Please reproduce the data below word for word, with every line, number, and mark of punctuation left unchanged.

>>>>>

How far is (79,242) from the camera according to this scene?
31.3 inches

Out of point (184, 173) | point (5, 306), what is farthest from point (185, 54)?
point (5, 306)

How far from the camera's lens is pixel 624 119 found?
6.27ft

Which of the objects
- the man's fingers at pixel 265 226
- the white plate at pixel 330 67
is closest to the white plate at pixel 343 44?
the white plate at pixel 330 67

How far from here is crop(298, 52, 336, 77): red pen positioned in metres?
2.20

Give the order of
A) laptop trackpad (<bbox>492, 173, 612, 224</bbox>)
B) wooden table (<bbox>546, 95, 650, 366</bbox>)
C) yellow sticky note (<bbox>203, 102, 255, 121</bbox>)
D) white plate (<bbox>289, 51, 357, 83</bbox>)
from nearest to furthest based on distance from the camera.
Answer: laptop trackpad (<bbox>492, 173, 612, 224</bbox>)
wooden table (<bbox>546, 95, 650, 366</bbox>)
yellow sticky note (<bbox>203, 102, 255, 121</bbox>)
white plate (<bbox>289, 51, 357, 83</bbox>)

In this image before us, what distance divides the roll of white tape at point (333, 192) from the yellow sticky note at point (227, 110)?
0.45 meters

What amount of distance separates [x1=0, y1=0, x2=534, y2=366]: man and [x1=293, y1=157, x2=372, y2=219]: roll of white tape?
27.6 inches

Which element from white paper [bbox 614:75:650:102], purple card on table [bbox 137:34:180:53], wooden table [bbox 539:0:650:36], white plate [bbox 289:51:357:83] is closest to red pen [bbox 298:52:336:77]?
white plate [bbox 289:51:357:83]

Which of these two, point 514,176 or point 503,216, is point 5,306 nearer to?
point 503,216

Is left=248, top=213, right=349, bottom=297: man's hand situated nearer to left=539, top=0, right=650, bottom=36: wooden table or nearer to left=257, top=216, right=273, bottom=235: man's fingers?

<<<<<

Response:
How far is (79,242) from the camera according to this scene?
31.3 inches

Out of point (184, 173) | point (5, 306), what is farthest from point (185, 54)?
point (5, 306)

How far from the camera's lens is pixel 624 119 found?
6.27ft

Which of the objects
- the man's fingers at pixel 265 226
- the white plate at pixel 330 67
is closest to the white plate at pixel 343 44?
the white plate at pixel 330 67

How far from here is crop(298, 52, 336, 77): red pen positioned in metres?
2.20

Give the order of
A) laptop trackpad (<bbox>492, 173, 612, 224</bbox>)
B) wooden table (<bbox>546, 95, 650, 366</bbox>)
C) yellow sticky note (<bbox>203, 102, 255, 121</bbox>)
D) white plate (<bbox>289, 51, 357, 83</bbox>)
from nearest to furthest based on distance from the camera.
Answer: laptop trackpad (<bbox>492, 173, 612, 224</bbox>)
wooden table (<bbox>546, 95, 650, 366</bbox>)
yellow sticky note (<bbox>203, 102, 255, 121</bbox>)
white plate (<bbox>289, 51, 357, 83</bbox>)

In this image before us, what distance divides the roll of white tape at point (333, 192) from the yellow sticky note at point (227, 110)?
0.45 meters

What amount of distance separates [x1=0, y1=0, x2=534, y2=366]: man and [x1=293, y1=157, x2=372, y2=219]: roll of white tape?
27.6 inches

Which element from white paper [bbox 614:75:650:102], purple card on table [bbox 137:34:180:53], wooden table [bbox 539:0:650:36], white plate [bbox 289:51:357:83] is closest to red pen [bbox 298:52:336:77]?
white plate [bbox 289:51:357:83]

Which of these two, point 514,176 or point 503,216, is point 5,306 nearer to?
point 503,216

Is left=248, top=213, right=349, bottom=297: man's hand situated nearer to left=539, top=0, right=650, bottom=36: wooden table or nearer to left=257, top=216, right=273, bottom=235: man's fingers?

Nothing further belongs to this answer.